**Records:**
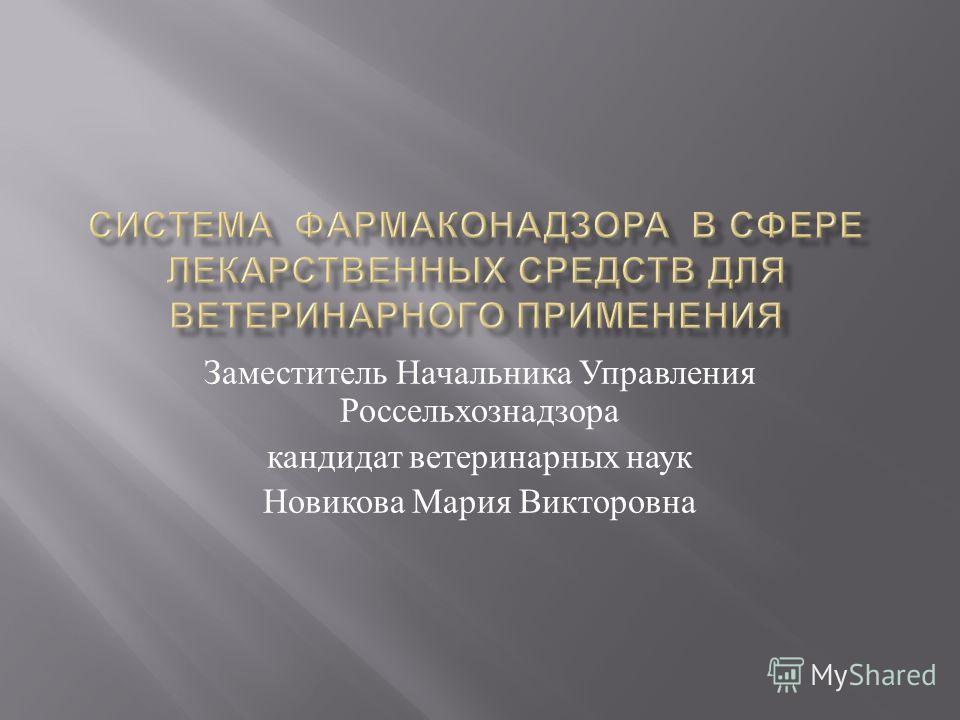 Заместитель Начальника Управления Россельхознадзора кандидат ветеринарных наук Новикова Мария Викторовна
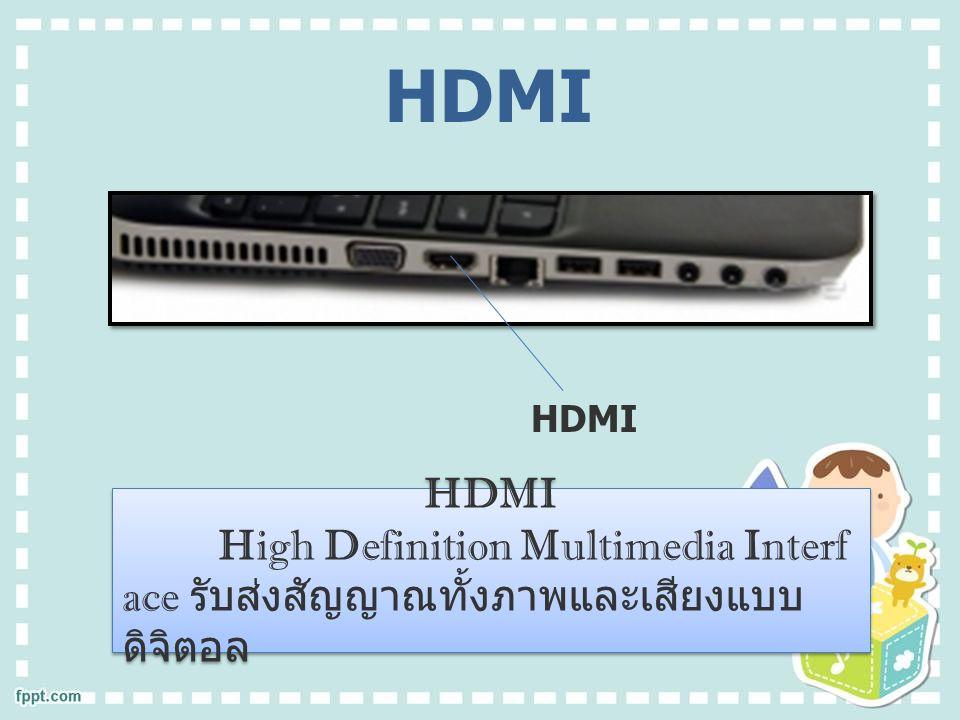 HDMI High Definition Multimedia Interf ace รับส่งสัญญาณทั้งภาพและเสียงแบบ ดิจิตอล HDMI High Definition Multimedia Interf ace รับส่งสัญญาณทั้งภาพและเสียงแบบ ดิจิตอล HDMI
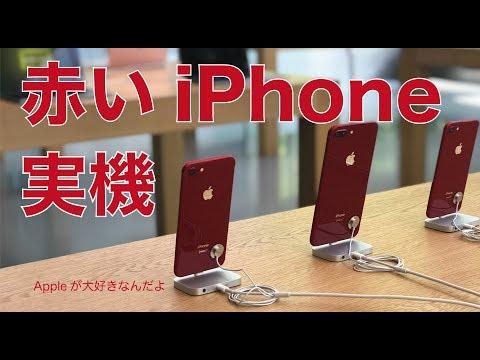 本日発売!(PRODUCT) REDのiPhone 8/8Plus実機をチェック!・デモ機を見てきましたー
---
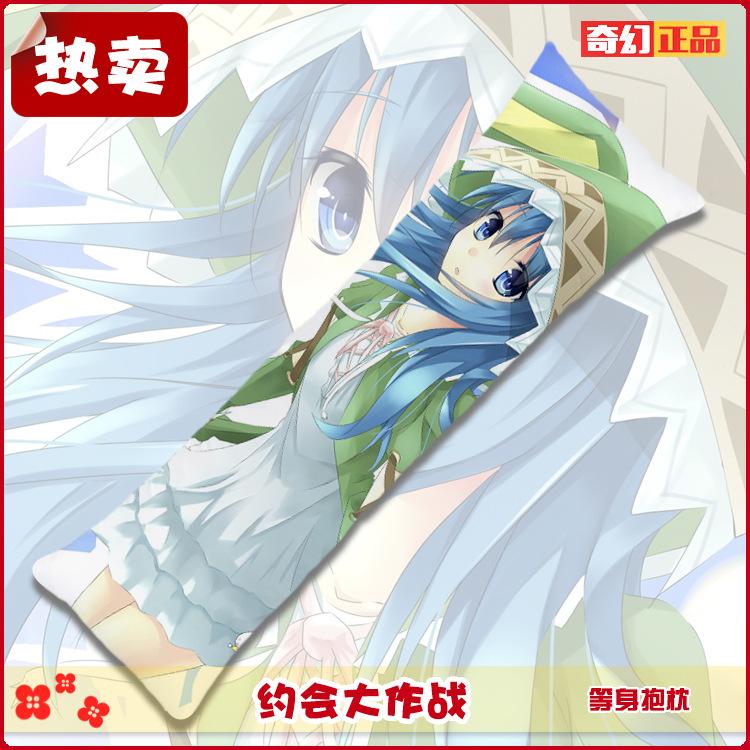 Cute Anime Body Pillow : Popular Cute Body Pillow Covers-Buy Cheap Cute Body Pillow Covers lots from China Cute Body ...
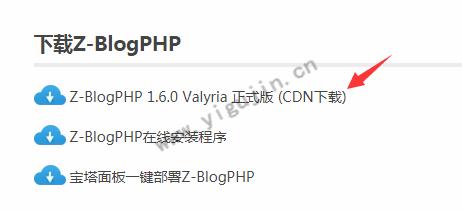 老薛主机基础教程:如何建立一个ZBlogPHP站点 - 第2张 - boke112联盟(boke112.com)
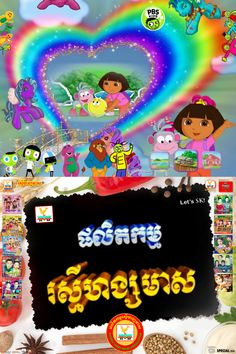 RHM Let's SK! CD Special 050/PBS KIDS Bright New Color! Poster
* * *
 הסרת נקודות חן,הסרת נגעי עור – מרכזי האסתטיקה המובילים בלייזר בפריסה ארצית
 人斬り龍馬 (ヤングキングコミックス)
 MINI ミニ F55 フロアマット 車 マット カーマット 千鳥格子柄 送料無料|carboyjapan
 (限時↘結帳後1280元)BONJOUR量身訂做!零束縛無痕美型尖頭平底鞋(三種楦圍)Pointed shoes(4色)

**Problem:** From the records above, quote only the lines running from the line with "MINI ミニ F55" to the line with "(限時↘結帳後1280元)B", both lines included.

**Written answer:**
 MINI ミニ F55 フロアマット 車 マット カーマット 千鳥格子柄 送料無料|carboyjapan
 (限時↘結帳後1280元)BONJOUR量身訂做!零束縛無痕美型尖頭平底鞋(三種楦圍)Pointed shoes(4色)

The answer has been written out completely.